Le parquet de Perpignan a lancé une enquête à la suite de la plainte d'un militant de La France Insoumise (LFI) pour menaces de mort, injures racistes et homophobes, comme l'a rapporté Le Figaro. La victime, âgée de 23 ans, a déposé plainte suite à la diffusion en ligne d'une liste de 25 personnes qualifiées de 'gauchistes à tuer', sur laquelle figurait son nom. Selon lui, cette liste aurait été établie par des personnalités de l'extrême droite après le décès de Quentin Deranque à Lyon.
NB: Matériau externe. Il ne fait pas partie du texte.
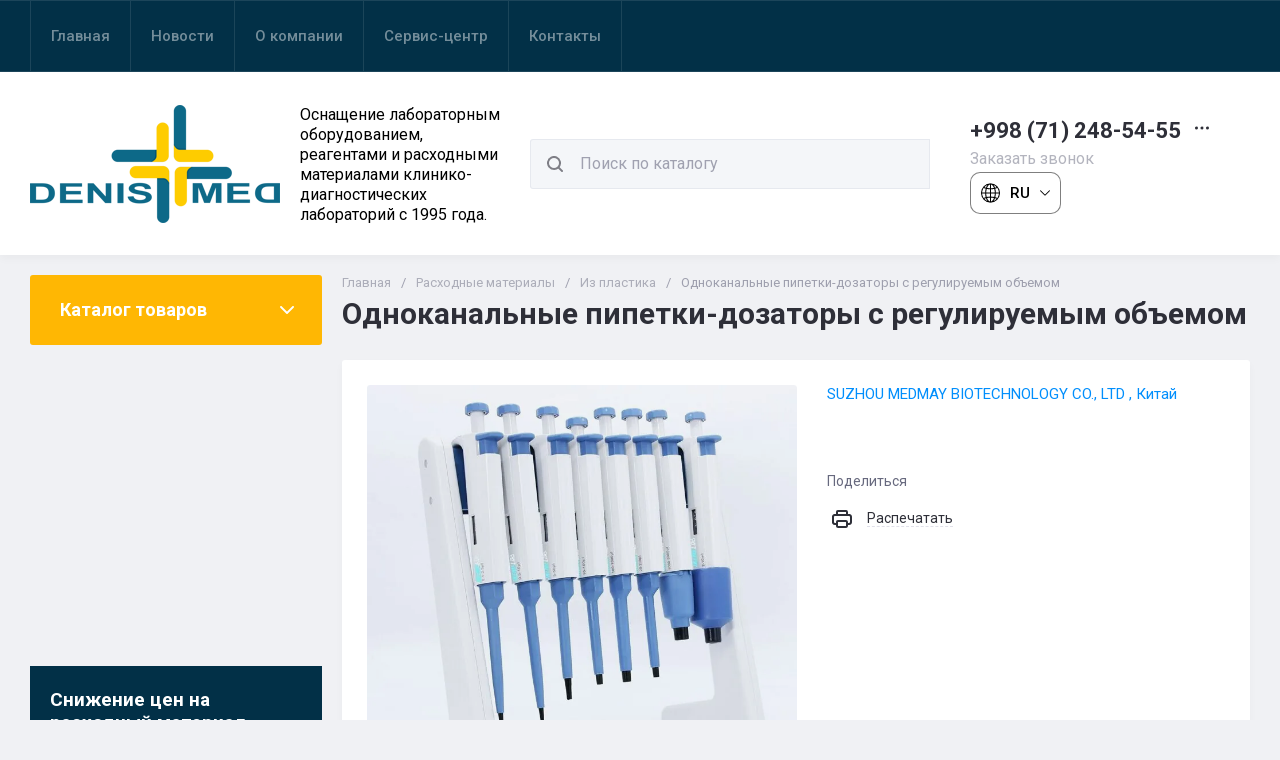

--- FILE ---
content_type: text/javascript
request_url: https://counter.megagroup.ru/11cfa67cc6c83e32f7cf84934bfe996d.js?r=&s=1280*720*24&u=https%3A%2F%2Fdenis.uz%2Fmagazin%2Fproduct%2Fodnokanalnye-pipetki-dozatory-s-reguliruemym-ob-emom&t=%D0%9E%D0%B4%D0%BD%D0%BE%D0%BA%D0%B0%D0%BD%D0%B0%D0%BB%D1%8C%D0%BD%D1%8B%D0%B5%20%D0%BF%D0%B8%D0%BF%D0%B5%D1%82%D0%BA%D0%B8-%D0%B4%D0%BE%D0%B7%D0%B0%D1%82%D0%BE%D1%80%D1%8B%20%D1%81%20%D1%80%D0%B5%D0%B3%D1%83%D0%BB%D0%B8%D1%80%D1%83%D0%B5%D0%BC%D1%8B%D0%BC%20%D0%BE%D0%B1%D1%8A%D0%B5%D0%BC%D0%BE%D0%BC&fv=0,0&en=1&rld=0&fr=0&callback=_sntnl1768864392500&1768864392500
body_size: 94
content:
//:1
_sntnl1768864392500({date:"Mon, 19 Jan 2026 23:13:12 GMT", res:"1"})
La plainte mentionne des messages contenant des injures racistes et des menaces de mort, notamment 'Tu restes un arabe doublé d'une pédale' et 'On va te peler enculé, c'est fini'. Dans ses déclarations, le plaignant met en cause Maxime Giralt, collaborateur parlementaire du député RN Jérôme Buisson, qui aurait proposé de diffuser les coordonnées de la victime pour lui envoyer des 'fleurs pour cette Saint-Valentin', d'après la plainte consultée par l'AFP.

Maxime Giralt est également visé par une plainte d'Assa Traoré pour des propos tenus sur les réseaux sociaux après une décision de non-lieu dans l'affaire de la mort d'Adama Traoré il y a dix ans. Le collaborateur parlementaire aurait tenu des propos injurieux envers Assa Traoré et son frère défunt. Suite à ces accusations, le député Buisson a annoncé la mise à pied conservatoire de Maxime Giralt, en vue de mettre fin à son contrat.

Des incidents ont également été signalés, avec des couteaux exhibés et des blessures infligées à un gendarme et des policiers lors d'arrestations. Par ailleurs, une boucle WhatsApp de débats politiques impliquant des enseignants de Sciences Po Paris a été agitée suite à l'affaire, certains défendant l'idée que le lynchage de Quentin Deranque était mérité, rapporte Le Figaro.

Ce qu'il faut retenir

  • Une enquête est ouverte à Perpignan suite à la plainte d'un militant LFI pour menaces et injures racistes et homophobes.
  • La victime dénonce une liste de 'gauchistes à tuer' sur laquelle son nom figure, établie par des personnalités de l'extrême droite.
  • Maxime Giralt, collaborateur parlementaire, est mis en cause dans cette affaire et fait l'objet de plusieurs plaintes, dont une d'Assa Traoré.

Incidents et réactions

Des incidents ont éclaté avec des armes blanches exhibées et des blessures infligées à des forces de l'ordre lors d'arrestations. Par ailleurs, une boucle WhatsApp de débats politiques révèle des prises de position controversées sur l'affaire.

Et maintenant ?

La justice devra poursuivre son enquête pour faire la lumière sur ces menaces et injures. Les suites judiciaires et les réactions des autorités politiques restent à suivre.